车辆路径规划问题(Vehicle Routing Problem，VRP)一般指的是：对一系列发货点和收货点，组织调用一定的车辆，安排适当的行车路线，使车辆有序地通过它们，在满足指定的约束条件下（例如：货物的需求量与发货量，交发货时间，车辆容量限制，行驶里程限制，行驶时间限制等），力争实现一定的目标（如车辆空驶总里程最短，运输总费用最低，车辆按一定时间到达，使用的车辆数最小等）。

下图给出了一个简单的VRP的例子

1.2 CVRP 问题

最基本的VRP问题叫做带容量约束的车辆路径规划问题（Capacitated Vehicle Routing Problem，CVRP）。在CVRP中，需要考虑每辆车的容量约束、车辆的路径约束和装载量约束

1.3 VRPTW 问题

为了考虑配送时间要求，带时间窗的车辆路径规划问题（Vehicle Routing Problem with Time Window，VRPTW）应运而生。
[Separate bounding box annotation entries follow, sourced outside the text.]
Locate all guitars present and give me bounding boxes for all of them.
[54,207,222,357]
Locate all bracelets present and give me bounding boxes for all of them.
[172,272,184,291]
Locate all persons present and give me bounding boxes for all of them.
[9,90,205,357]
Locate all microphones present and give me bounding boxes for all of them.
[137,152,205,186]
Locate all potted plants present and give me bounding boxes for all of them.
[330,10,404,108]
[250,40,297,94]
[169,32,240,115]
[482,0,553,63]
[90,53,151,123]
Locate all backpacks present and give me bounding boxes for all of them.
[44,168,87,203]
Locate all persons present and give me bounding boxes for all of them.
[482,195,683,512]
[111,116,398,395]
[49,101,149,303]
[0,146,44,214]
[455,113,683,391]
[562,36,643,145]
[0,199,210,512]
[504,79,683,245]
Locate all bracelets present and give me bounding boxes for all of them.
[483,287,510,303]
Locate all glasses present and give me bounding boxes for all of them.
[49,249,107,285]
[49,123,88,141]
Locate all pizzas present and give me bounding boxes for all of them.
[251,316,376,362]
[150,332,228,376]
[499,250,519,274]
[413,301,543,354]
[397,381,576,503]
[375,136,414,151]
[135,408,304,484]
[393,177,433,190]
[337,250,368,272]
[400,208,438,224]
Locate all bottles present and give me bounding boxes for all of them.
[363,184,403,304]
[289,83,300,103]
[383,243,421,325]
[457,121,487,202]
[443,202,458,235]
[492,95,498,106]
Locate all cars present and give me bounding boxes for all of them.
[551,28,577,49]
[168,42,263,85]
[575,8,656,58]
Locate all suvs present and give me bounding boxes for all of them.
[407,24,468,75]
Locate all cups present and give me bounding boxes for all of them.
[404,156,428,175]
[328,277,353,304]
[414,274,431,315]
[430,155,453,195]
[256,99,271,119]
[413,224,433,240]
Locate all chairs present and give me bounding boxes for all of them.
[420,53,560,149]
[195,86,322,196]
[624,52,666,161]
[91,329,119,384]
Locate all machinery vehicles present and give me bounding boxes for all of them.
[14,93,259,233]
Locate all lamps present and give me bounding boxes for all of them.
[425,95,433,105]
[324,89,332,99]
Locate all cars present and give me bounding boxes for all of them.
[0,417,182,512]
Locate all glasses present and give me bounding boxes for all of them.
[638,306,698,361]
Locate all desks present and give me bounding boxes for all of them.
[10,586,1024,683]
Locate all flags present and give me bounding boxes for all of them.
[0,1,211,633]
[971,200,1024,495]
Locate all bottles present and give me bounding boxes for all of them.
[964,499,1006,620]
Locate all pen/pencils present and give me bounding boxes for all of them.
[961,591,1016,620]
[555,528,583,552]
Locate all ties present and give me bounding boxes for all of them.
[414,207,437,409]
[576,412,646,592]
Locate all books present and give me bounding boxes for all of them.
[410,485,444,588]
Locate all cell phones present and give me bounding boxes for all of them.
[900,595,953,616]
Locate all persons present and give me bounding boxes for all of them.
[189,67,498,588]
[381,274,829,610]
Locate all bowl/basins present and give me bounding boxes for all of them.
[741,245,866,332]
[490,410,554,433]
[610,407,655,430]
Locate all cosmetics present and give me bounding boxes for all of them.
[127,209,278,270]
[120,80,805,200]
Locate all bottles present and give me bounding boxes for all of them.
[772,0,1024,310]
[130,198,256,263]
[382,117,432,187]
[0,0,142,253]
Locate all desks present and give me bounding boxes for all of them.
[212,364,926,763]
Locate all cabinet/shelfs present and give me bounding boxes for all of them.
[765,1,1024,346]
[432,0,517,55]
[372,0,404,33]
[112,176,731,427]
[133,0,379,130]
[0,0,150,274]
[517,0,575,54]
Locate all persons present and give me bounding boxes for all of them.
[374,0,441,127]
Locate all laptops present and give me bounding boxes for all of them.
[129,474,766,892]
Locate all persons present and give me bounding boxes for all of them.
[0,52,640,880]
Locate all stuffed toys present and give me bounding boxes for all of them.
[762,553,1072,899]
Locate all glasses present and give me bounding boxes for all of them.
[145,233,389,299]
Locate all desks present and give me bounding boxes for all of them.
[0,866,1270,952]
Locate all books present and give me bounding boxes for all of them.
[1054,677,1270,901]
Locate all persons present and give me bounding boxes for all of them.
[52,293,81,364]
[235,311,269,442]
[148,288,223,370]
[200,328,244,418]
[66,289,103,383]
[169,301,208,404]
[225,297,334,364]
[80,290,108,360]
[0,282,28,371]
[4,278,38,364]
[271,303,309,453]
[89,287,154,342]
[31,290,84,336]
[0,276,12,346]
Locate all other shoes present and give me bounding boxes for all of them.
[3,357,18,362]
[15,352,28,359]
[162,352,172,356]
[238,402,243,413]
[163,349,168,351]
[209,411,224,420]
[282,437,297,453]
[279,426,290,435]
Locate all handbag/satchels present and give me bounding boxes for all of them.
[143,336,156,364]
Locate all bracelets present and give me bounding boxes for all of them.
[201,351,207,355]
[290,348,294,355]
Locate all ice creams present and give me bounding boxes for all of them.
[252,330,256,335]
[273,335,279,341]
VRPTW 不仅考虑CVRP的所有约束，还需要考虑时间窗约束，也就是每个顾客对应一个时间窗$[e_i,l_i]$，其中 $e_i$ 和 $l_i$ 分别代表该点的最早到达时间和最晚到达时间。顾客点 $i\in V$ 的需求必须要在其时间窗内被送达

VRPTW 已经被证明是 NP-hard 问题，其求解复杂度随着问题规模的增加而急剧增加，求解较为困难。到目前为止，求解 VRPTW 的比较高效的精确算法是分支定价算法和分支定价切割算法。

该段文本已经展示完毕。